Die Linke und Bündnis 90/Die Grünen kritisierten die Pläne scharf. Diese seien keine Vereinfachung, sondern eine Verschärfung für die Betroffenen und würden auch die Jobcenter nicht von Bürokratie entlasten. Insbesondere bei der sogenannten temporären Bedarfsgemeinschaft, also der Frage der alleinerziehenden Eltern im SGB-II-Bezug, forderten Grüne und Linke eine Lösung. Die SPD-Fraktion betonte daraufhin, dass die Koalition an einem "Umgangsmehrbedarf" für Kinder arbeitet, dafür aber noch Zeit brauche. Die Unionsfraktion verwies auf dadurch bedingte Kostensteigerungen von 60 bis 100 Millionen Euro.

*

2. Streit über Parität in der GKV geht weiter

Gesundheit/Ausschuss

Berlin: (hib/PK) Mit den Stimmen von Union und SPD hat der Gesundheitsausschuss zwei Anträge der Opposition zur Wiedereinführung der paritätischen Finanzierung der Beiträge in der Gesetzlichen Krankenversicherung (GKV) abgelehnt. Die Fraktionen von Die Linke und Bündnis 90/Die Grünen verlangen in ihren Anträgen die Rückkehr zur hälftigen Beitragszahlung von Arbeitnehmern und Arbeitgebern sowie perspektivisch die Einführung einer Bürgerversicherung.

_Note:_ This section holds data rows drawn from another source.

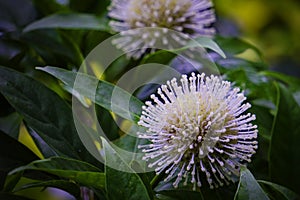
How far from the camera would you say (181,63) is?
2.16 feet

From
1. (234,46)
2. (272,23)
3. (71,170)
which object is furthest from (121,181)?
(272,23)

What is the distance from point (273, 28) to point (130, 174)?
147 centimetres

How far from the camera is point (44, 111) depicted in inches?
21.2

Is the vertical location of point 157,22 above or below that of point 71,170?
above

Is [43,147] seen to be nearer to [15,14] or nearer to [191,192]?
[191,192]

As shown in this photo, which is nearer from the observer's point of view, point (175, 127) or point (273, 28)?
point (175, 127)

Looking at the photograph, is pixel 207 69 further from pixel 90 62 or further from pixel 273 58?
pixel 273 58

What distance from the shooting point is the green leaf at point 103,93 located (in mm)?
505

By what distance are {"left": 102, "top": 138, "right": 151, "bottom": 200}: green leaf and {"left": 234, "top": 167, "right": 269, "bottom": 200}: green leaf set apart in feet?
0.26

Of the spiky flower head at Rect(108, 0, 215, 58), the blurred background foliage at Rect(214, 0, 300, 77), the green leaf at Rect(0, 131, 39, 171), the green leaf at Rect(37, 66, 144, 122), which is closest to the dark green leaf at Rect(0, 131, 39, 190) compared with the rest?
the green leaf at Rect(0, 131, 39, 171)

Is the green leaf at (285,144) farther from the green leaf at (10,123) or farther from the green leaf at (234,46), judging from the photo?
the green leaf at (10,123)

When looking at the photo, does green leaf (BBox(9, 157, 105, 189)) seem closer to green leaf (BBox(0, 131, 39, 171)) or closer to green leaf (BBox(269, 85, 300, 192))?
green leaf (BBox(0, 131, 39, 171))

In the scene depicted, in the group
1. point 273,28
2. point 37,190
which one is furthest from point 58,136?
point 273,28

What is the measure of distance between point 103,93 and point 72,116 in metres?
0.06
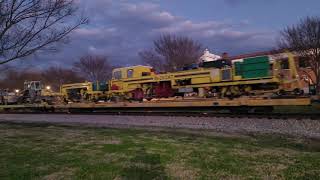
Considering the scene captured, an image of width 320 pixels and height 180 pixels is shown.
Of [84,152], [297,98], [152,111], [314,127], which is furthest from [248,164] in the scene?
[152,111]

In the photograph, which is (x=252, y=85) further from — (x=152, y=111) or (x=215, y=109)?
(x=152, y=111)

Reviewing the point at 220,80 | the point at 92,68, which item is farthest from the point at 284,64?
the point at 92,68

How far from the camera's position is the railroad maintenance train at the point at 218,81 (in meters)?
18.9

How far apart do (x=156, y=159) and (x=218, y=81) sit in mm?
13398

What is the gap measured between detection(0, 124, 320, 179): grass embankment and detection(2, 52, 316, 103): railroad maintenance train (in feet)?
28.5

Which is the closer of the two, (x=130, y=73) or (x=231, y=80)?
(x=231, y=80)

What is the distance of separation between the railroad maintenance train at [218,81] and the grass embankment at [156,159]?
28.5 ft

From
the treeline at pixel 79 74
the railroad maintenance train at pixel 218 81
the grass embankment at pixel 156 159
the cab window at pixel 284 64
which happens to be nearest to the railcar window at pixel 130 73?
the railroad maintenance train at pixel 218 81

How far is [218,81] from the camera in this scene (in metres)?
20.4

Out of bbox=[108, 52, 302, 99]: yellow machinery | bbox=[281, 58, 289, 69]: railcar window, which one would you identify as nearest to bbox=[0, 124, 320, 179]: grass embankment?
bbox=[108, 52, 302, 99]: yellow machinery

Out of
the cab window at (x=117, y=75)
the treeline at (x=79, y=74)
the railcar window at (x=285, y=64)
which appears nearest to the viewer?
the railcar window at (x=285, y=64)

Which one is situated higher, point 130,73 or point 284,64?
point 130,73

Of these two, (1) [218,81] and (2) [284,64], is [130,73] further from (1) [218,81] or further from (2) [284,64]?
(2) [284,64]

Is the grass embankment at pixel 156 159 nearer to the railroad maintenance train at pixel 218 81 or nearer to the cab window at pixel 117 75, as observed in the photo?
the railroad maintenance train at pixel 218 81
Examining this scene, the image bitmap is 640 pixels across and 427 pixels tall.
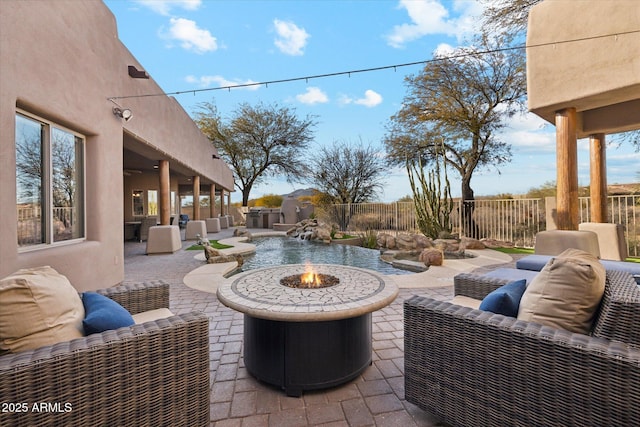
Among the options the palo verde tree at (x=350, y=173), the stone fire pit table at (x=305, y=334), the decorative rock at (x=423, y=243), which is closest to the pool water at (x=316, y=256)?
the decorative rock at (x=423, y=243)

Mit dem "Gesetz zur Weiterentwicklung der Finanzstruktur und der Qualität in der gesetzlichen Krankenversicherung" war mit Jahresbeginn 2015 ein neues System eingeführt worden. Demnach wird unterschieden in einen allgemeinen festen Beitragssatz, der bei 14,6 Prozent liegt und jeweils zur Hälfte (7,3 Prozent) von Arbeitnehmern und Arbeitgebern getragen wird.

Ergänzt wird dies durch einen kassenindividuellen Zusatzbeitrag in variabler Höhe, der ausschließlich von der Arbeitnehmerseite zu zahlen ist. Mit der Festschreibung des Arbeitgeberbeitrags auf 7,3 Prozent sollen die Lohnzusatzkosten gedeckelt werden. Inzwischen liegen die Zusatzbeiträge der Krankenkassen im Schnitt bei 1,1 Prozent.

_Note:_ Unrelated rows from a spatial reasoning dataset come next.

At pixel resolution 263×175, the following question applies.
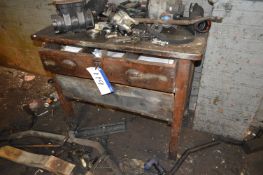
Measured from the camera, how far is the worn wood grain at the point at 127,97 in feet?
4.21

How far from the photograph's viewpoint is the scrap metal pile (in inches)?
45.5

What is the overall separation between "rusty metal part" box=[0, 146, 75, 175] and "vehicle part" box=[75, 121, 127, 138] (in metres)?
0.31

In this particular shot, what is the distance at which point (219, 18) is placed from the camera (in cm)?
117

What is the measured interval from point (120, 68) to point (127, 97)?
26 centimetres

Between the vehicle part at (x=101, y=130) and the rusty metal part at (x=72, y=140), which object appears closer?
the rusty metal part at (x=72, y=140)

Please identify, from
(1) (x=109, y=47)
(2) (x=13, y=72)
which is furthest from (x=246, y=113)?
(2) (x=13, y=72)

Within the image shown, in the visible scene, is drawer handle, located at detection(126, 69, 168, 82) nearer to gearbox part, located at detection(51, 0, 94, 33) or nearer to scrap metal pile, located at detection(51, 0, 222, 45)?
scrap metal pile, located at detection(51, 0, 222, 45)

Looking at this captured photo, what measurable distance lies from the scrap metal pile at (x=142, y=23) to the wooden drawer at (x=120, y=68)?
0.13m

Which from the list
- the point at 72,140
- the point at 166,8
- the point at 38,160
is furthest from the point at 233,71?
the point at 38,160

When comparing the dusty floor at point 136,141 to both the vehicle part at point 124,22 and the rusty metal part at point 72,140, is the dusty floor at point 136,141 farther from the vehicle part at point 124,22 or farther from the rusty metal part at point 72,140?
the vehicle part at point 124,22

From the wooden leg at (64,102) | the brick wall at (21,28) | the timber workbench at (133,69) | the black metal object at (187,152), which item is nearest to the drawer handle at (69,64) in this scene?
the timber workbench at (133,69)

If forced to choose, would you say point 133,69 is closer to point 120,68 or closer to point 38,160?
point 120,68

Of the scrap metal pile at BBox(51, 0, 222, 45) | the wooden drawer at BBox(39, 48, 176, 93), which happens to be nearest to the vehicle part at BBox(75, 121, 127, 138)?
the wooden drawer at BBox(39, 48, 176, 93)

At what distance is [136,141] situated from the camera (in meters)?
1.77
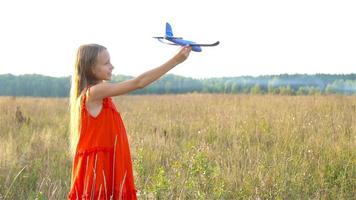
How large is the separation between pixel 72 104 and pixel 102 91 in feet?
1.02

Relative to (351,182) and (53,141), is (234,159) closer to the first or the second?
(351,182)

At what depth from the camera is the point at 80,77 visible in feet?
9.40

Die Linke schreibt in ihrem Antrag (18/7237), Millionen Versicherte müssten 2016 mehr Geld für ihre Krankenversicherung ausgeben. Über den Zusatzbeitrag würden die Arbeitnehmer in diesem Jahr um mehr als 14 Milliarden Euro höher belastet als die Arbeitgeber.

Im Antrag der Grünen (18/7241) heißt es, die durchschnittliche Beitragsbelastung in der GKV sei 2016 so hoch wie nie zuvor in der Geschichte, trotz guter Konjunktur und Arbeitsmarktlage. Mit der paritätischen Finanzierung wäre auch der Anreiz für die Arbeitgeberseite, auf eine effizientere und wirtschaftlichere Versorgung hinzuwirken, wieder gestärkt.

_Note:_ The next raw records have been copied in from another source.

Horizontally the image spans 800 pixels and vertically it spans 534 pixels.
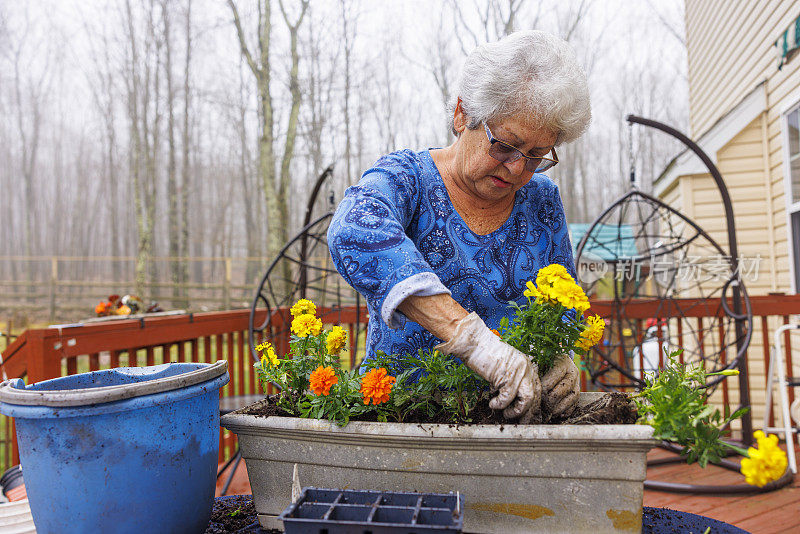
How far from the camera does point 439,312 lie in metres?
0.90

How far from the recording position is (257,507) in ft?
3.23

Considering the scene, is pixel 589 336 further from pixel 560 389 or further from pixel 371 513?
pixel 371 513

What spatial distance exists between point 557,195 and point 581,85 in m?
0.34

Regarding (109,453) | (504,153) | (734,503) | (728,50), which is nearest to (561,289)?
(504,153)

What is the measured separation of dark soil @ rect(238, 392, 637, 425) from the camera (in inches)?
34.9

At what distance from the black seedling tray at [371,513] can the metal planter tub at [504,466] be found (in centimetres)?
13

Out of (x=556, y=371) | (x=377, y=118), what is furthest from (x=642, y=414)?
(x=377, y=118)

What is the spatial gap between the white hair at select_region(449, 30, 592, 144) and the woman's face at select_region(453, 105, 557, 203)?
0.08 ft

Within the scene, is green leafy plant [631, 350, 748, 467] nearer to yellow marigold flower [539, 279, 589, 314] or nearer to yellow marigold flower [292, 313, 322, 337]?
yellow marigold flower [539, 279, 589, 314]

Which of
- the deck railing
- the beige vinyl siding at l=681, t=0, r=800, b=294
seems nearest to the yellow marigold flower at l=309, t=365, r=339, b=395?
the deck railing

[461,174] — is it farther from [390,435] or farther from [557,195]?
[390,435]

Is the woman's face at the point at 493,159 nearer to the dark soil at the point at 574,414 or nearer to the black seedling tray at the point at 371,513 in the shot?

Die SPD-Fraktion machte im Ausschuss deutlich, dass auch die Sozialdemokraten für die Rückkehr zur Parität bei den Zusatzbeiträgen sind und sich damit von ihrem Koalitionspartner Union deutlich unterscheiden. Mit der paritätischen Finanzierung wäre ein Schritt getan in Richtung der angestrebten Bürgerversicherung. Solidarische Ansprüche müssten paritätisch finanziert werden. Die Zusatzbeiträge sollten perspektivisch abgeschafft werden. Die SPD wolle bei der Union nun Überzeugungsarbeit leisten.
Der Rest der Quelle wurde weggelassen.